The job hunting process is not easy. I’ve likened it to a job in the past but that is only one aspect of it. It’s also like a sprint and a marathon… A sprinted marathon. The process requires the endurance of a marathon but also the ability to move quickly and churn out an application when an opportunity presents itself.

On top of that, you hardly ever get a response from employers who are looking to fill a position “immediately.” I know I’m treading over ground we’ve already covered on the blog but I do it to highlight a new feeling. Being wanted.

I had an interview last week in Dallas. One of the three jobs actually followed up on what they said in an email and asked me to interview. This worked out well because it gave me an excuse to visit my girlfriend as well.

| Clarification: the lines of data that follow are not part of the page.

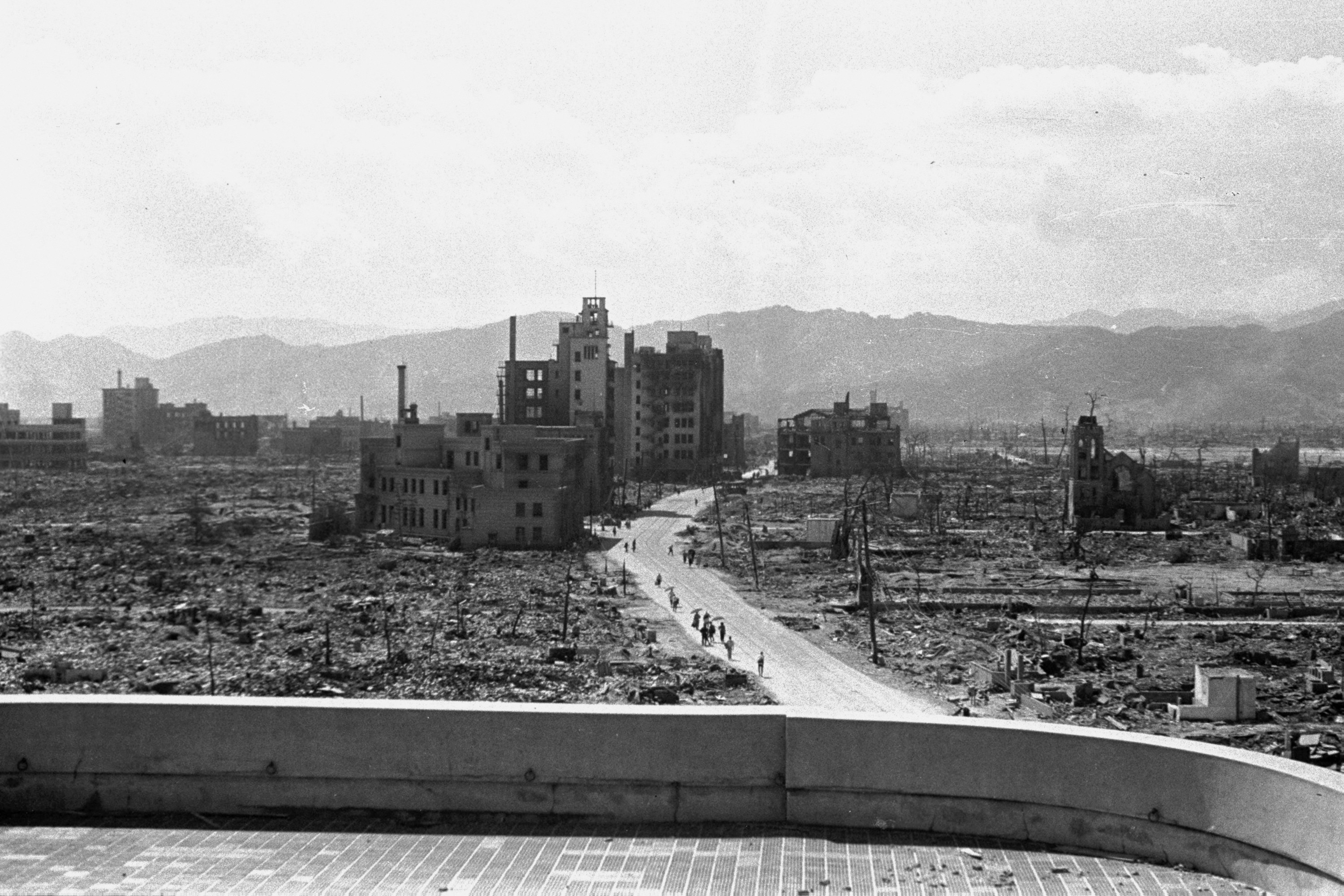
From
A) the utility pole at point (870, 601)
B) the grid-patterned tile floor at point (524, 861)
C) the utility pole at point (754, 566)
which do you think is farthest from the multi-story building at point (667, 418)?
the grid-patterned tile floor at point (524, 861)

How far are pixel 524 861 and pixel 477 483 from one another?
48.9 m

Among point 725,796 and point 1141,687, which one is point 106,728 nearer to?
point 725,796

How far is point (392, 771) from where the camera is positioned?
6566mm

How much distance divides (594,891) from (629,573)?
Answer: 3841cm

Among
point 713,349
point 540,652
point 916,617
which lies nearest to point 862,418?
point 713,349

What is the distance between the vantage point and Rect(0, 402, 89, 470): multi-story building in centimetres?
10756

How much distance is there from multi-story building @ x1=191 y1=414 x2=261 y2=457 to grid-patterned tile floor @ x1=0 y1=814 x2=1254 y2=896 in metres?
137

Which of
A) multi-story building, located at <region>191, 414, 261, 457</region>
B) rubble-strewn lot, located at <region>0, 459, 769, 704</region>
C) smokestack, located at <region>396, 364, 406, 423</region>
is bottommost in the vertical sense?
rubble-strewn lot, located at <region>0, 459, 769, 704</region>

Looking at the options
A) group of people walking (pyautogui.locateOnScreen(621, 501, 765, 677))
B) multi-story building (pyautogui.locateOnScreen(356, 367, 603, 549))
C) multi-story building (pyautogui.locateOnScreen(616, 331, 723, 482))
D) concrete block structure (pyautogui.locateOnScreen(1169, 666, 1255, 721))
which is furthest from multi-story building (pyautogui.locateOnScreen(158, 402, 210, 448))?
concrete block structure (pyautogui.locateOnScreen(1169, 666, 1255, 721))

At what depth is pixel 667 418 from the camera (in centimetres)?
9694

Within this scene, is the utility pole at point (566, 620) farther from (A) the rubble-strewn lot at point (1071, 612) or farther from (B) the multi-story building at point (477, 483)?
(B) the multi-story building at point (477, 483)

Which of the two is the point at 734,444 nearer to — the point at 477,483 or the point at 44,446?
the point at 44,446

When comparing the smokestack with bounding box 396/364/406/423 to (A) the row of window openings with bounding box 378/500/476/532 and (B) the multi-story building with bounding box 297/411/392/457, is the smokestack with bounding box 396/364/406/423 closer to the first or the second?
(A) the row of window openings with bounding box 378/500/476/532

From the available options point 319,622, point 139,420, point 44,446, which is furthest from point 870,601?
point 139,420
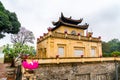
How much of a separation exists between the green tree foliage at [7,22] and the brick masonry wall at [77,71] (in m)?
13.7

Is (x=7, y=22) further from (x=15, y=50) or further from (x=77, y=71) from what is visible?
(x=77, y=71)

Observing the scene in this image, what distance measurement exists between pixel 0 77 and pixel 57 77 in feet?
19.9

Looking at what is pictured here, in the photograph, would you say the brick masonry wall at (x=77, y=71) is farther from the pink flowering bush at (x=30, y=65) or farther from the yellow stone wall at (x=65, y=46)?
the yellow stone wall at (x=65, y=46)

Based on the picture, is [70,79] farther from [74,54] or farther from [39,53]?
[39,53]

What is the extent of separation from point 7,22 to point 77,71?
611 inches

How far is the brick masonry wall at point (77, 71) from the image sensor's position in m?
13.1

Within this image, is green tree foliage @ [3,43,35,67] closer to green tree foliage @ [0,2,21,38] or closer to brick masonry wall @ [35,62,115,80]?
brick masonry wall @ [35,62,115,80]

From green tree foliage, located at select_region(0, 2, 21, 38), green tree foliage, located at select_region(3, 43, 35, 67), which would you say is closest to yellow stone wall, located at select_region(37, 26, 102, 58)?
green tree foliage, located at select_region(3, 43, 35, 67)

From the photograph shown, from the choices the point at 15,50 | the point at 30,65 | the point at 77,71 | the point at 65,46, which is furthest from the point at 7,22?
the point at 77,71

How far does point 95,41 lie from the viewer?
21.1m

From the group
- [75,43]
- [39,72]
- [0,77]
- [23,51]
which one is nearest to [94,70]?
[75,43]

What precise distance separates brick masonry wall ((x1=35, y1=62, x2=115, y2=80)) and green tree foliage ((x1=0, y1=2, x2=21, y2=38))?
1371 cm

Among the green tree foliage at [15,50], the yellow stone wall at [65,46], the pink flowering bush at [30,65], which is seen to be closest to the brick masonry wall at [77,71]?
the pink flowering bush at [30,65]

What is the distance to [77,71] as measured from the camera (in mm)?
15398
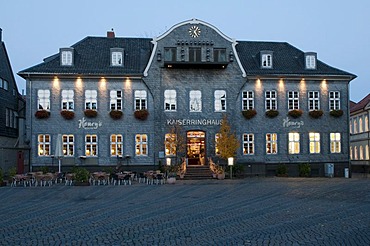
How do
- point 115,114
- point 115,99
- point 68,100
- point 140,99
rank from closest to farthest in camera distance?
point 115,114, point 68,100, point 115,99, point 140,99

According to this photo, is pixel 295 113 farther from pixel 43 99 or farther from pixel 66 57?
pixel 43 99

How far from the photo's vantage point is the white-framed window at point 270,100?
34.5 meters

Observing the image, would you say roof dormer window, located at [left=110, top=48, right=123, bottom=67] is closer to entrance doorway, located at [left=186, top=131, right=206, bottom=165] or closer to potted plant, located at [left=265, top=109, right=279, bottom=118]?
entrance doorway, located at [left=186, top=131, right=206, bottom=165]

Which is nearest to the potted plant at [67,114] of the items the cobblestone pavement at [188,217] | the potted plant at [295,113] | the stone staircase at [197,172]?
the stone staircase at [197,172]

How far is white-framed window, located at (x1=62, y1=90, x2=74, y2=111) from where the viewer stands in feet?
108

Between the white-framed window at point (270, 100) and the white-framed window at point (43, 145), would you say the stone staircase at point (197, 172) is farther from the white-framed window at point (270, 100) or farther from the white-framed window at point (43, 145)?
the white-framed window at point (43, 145)

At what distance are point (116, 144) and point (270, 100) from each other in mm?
11339

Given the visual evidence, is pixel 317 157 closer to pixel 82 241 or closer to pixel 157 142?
pixel 157 142

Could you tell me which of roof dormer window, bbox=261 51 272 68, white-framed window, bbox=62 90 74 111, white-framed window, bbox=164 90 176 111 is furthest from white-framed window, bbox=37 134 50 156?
roof dormer window, bbox=261 51 272 68

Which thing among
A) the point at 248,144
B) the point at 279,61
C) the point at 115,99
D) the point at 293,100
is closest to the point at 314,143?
the point at 293,100

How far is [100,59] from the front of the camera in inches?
1345

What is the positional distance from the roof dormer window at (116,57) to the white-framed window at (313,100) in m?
13.8

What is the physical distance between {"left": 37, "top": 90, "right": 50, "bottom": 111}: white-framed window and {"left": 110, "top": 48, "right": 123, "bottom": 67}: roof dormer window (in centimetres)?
494

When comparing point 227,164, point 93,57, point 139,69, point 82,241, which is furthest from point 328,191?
point 93,57
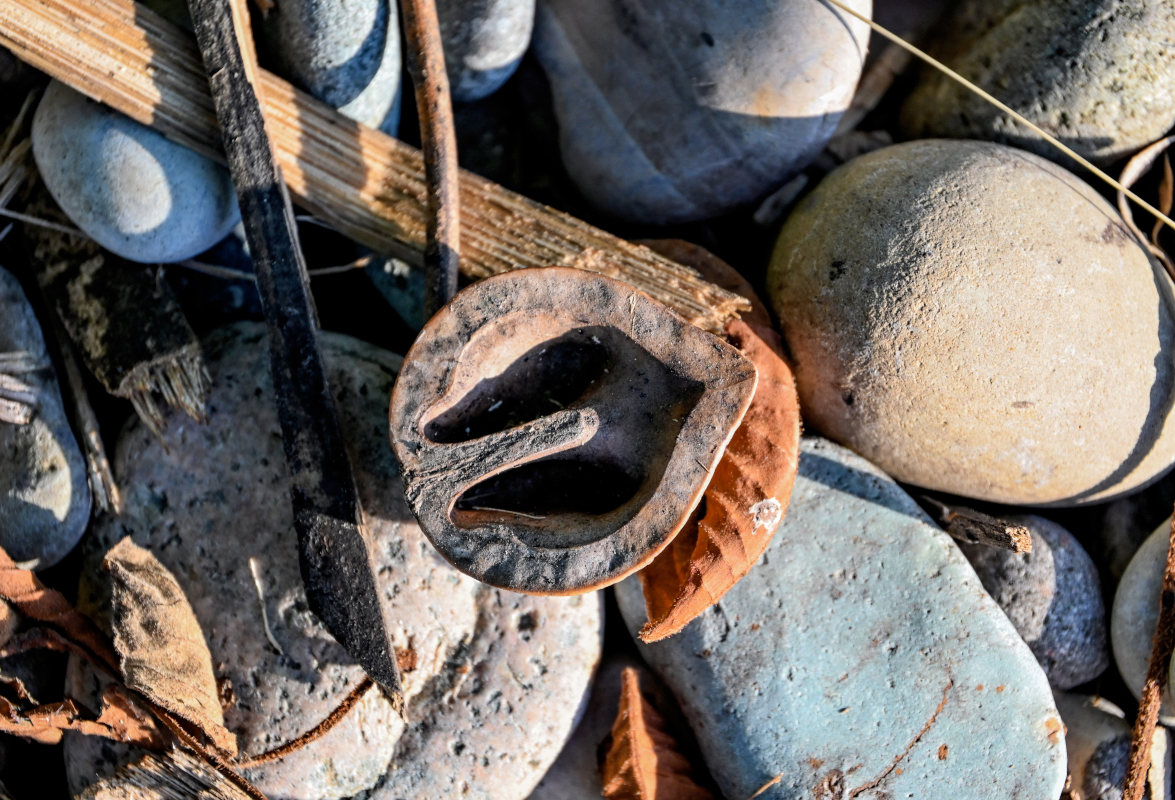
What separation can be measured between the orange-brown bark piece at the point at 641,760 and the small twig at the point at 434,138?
1.00 metres

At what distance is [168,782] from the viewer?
1893 mm

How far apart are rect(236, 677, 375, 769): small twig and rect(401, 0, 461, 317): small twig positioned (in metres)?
0.85

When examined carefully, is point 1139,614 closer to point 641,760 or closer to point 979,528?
point 979,528

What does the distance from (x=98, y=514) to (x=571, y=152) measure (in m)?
1.48

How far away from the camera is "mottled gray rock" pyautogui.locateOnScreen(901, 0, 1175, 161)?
1956 millimetres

After the scheduled interview, my girlfriend took my to her high school because the school was looking for assistant football coaches. With my background in football and coaching it was a sound idea to stop by and pick up an application.

Within two minutes of explaining my interest, I was given an application and given the name of someone I should email once I completed it to inform them of my coaching intent.

What!? I’m sorry, I’ve been traveling for several hours and I’m quite tired. I swear I heard you give me the name, a direct contact in fact, of the person I would be working for. Clearly, I’m delirious from the Texas heat.

I was not delirious. This high school was not only interested in me but looked forward to reviewing my application and interviewing me. I’m still in shock.

It’s been so long since a job responded to me or my application positively that I don’t know how to react. I’m pretty sure outright suspicion is inappropriate. I’ve been so jaded by the job hunting process that even a smidge of interest is too much for me to handle.

I completed the application and returned it to the school but I’m too wary to think it’s a done deal. Jobs are too ethereal to count on until the ink dries on the employee contract. However, it is good to know that there are people out there who value my experience and may want to add my talents to their workforce.